Work to complete
Word for word, print each line of the listing below; pictures stay out.

* Start The data *

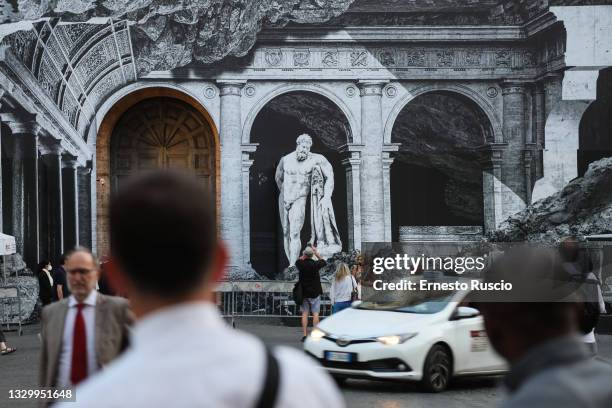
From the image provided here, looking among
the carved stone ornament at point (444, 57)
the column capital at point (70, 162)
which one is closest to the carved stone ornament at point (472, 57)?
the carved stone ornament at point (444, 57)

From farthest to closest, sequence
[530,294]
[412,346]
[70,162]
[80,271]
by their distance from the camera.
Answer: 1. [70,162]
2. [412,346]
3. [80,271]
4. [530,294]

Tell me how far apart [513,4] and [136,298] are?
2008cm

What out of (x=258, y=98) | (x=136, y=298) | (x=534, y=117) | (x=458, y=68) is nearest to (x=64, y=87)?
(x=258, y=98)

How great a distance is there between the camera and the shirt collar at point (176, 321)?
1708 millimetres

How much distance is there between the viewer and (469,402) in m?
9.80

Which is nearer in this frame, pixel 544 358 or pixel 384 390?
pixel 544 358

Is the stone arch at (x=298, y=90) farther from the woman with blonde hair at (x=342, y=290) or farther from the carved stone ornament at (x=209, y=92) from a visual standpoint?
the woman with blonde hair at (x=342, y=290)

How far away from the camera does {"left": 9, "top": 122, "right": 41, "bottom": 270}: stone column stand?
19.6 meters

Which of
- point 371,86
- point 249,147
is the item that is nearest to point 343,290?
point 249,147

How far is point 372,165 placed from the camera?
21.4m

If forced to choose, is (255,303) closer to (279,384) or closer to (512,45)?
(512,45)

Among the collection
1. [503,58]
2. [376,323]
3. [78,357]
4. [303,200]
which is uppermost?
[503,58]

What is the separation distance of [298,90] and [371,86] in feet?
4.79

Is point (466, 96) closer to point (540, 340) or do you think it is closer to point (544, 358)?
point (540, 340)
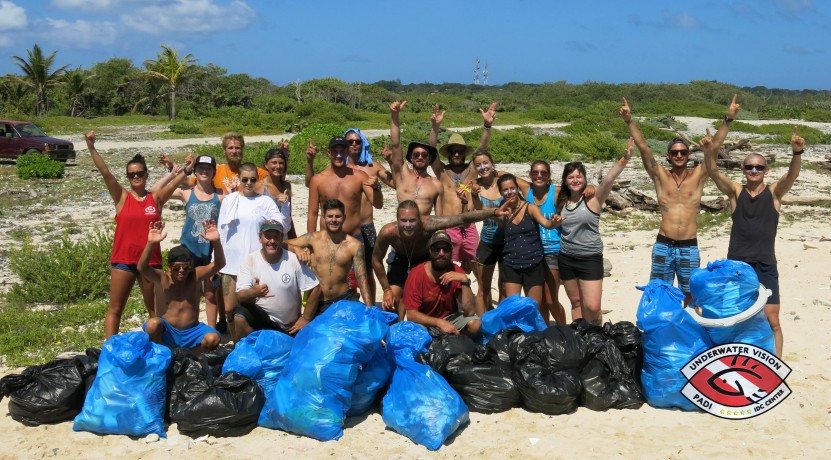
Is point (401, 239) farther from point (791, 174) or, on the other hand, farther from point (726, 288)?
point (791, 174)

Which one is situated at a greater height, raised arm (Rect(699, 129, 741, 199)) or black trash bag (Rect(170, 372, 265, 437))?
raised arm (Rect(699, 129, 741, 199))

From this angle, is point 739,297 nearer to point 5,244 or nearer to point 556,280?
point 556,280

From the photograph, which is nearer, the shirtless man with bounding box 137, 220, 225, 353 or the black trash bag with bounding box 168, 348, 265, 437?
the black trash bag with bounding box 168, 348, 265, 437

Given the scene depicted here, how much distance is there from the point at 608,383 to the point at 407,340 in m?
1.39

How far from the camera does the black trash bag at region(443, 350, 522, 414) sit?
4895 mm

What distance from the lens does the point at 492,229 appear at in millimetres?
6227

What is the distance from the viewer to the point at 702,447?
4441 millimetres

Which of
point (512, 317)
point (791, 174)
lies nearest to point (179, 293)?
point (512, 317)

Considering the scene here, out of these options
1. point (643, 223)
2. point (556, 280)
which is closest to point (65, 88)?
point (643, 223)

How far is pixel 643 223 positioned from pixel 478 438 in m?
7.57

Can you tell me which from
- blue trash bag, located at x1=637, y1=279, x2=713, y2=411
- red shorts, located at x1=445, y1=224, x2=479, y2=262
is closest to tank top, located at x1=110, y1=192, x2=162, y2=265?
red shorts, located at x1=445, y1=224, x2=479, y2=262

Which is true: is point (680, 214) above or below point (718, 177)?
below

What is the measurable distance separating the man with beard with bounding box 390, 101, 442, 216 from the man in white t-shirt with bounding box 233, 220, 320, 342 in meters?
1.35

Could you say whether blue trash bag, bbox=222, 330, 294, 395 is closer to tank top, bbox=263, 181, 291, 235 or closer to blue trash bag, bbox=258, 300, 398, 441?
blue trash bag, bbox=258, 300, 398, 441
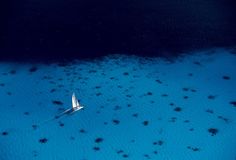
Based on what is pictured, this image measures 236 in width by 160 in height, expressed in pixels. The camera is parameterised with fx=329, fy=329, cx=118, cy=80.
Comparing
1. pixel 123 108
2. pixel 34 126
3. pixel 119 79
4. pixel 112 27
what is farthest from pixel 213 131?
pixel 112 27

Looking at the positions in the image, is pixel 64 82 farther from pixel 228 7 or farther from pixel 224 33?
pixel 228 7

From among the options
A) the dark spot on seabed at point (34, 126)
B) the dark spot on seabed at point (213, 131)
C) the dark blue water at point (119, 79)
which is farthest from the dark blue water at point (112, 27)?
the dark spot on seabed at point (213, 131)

* End The data *

Written solution
From the image provided here, looking among
the carved stone ornament at point (444, 57)
the column capital at point (70, 162)
which one is closest to the carved stone ornament at point (472, 57)?
the carved stone ornament at point (444, 57)

From farthest to closest, sequence
[530,294]
[412,346]
[70,162]
[80,271]
by their distance from the camera.
Answer: 1. [70,162]
2. [412,346]
3. [80,271]
4. [530,294]

Tell me how far apart [513,4] and [136,298] are?
2008cm

What out of (x=258, y=98) | (x=136, y=298) | (x=534, y=117) | (x=458, y=68) is nearest to (x=64, y=87)?
(x=258, y=98)

How great a distance is there between the camera and the shirt collar at point (176, 321)?
1708 millimetres

How much distance is there between the viewer and (469,402) in m?
9.80

Which is nearer in this frame, pixel 544 358 or pixel 384 390?
pixel 544 358

Is the stone arch at (x=298, y=90) farther from the woman with blonde hair at (x=342, y=290) or farther from the carved stone ornament at (x=209, y=92) from a visual standpoint?
the woman with blonde hair at (x=342, y=290)

How far away from the camera does {"left": 9, "top": 122, "right": 41, "bottom": 270}: stone column stand?
19.6 meters

Which of
- point 371,86
- point 249,147
is the item that is nearest to point 343,290?
point 249,147

How far is point 372,165 placed from the camera?
21.4m

If forced to choose, is (255,303) closer to (279,384) or closer to (512,45)?
(512,45)

Among the collection
1. [503,58]
2. [376,323]
3. [78,357]
4. [303,200]
which is uppermost?
[503,58]

What is the separation distance of [298,90] and [371,86] in feet?
4.79

Is point (466, 96) closer to point (540, 340) or do you think it is closer to point (544, 358)?
point (540, 340)
Is point (401, 239) farther from point (791, 174) or, on the other hand, farther from point (726, 288)?
point (791, 174)

Which one is situated at a greater height, raised arm (Rect(699, 129, 741, 199)) or black trash bag (Rect(170, 372, 265, 437))?
raised arm (Rect(699, 129, 741, 199))

From this angle, is point 739,297 nearer to point 5,244 or nearer to point 556,280?
point 556,280

From the photograph, which is nearer, the shirtless man with bounding box 137, 220, 225, 353 or the black trash bag with bounding box 168, 348, 265, 437?
the black trash bag with bounding box 168, 348, 265, 437

Given the scene depicted here, how much distance is there from the point at 608,383 to the point at 407,340 in m?
1.39

How far from the camera does the black trash bag at region(443, 350, 522, 414) sit?
4895 mm

What distance from the lens does the point at 492,229 appear at in millimetres?
6227

What is the distance from the viewer to the point at 702,447?
4441 millimetres

Which of
point (512, 317)
point (791, 174)
lies nearest to point (179, 293)?
point (512, 317)

Considering the scene here, out of these options
1. point (643, 223)
2. point (556, 280)
which is closest to point (65, 88)?
point (643, 223)

How far is pixel 643 223 positioned from pixel 478 438 in m?
7.57

Can you tell me which from
- blue trash bag, located at x1=637, y1=279, x2=713, y2=411
- red shorts, located at x1=445, y1=224, x2=479, y2=262
is closest to tank top, located at x1=110, y1=192, x2=162, y2=265?
red shorts, located at x1=445, y1=224, x2=479, y2=262

Which is true: is point (680, 214) above or below point (718, 177)?
below

What is the measurable distance separating the man with beard with bounding box 390, 101, 442, 216 from the man in white t-shirt with bounding box 233, 220, 320, 342 in meters?
1.35

Could you say whether blue trash bag, bbox=222, 330, 294, 395 is closer to tank top, bbox=263, 181, 291, 235 or closer to blue trash bag, bbox=258, 300, 398, 441?
blue trash bag, bbox=258, 300, 398, 441
Based on what is pictured, this image measures 236 in width by 160 in height, expressed in pixels. The camera is parameterised with fx=329, fy=329, cx=118, cy=80.
Comparing
1. pixel 123 108
2. pixel 34 126
3. pixel 119 79
4. pixel 112 27
what is farthest from pixel 213 131?
pixel 112 27

Looking at the positions in the image, is pixel 64 82 farther from pixel 228 7 or farther from pixel 224 33?
pixel 228 7

From among the options
A) the dark spot on seabed at point (34, 126)
B) the dark spot on seabed at point (213, 131)
C) the dark blue water at point (119, 79)
which is farthest from the dark blue water at point (112, 27)?
the dark spot on seabed at point (213, 131)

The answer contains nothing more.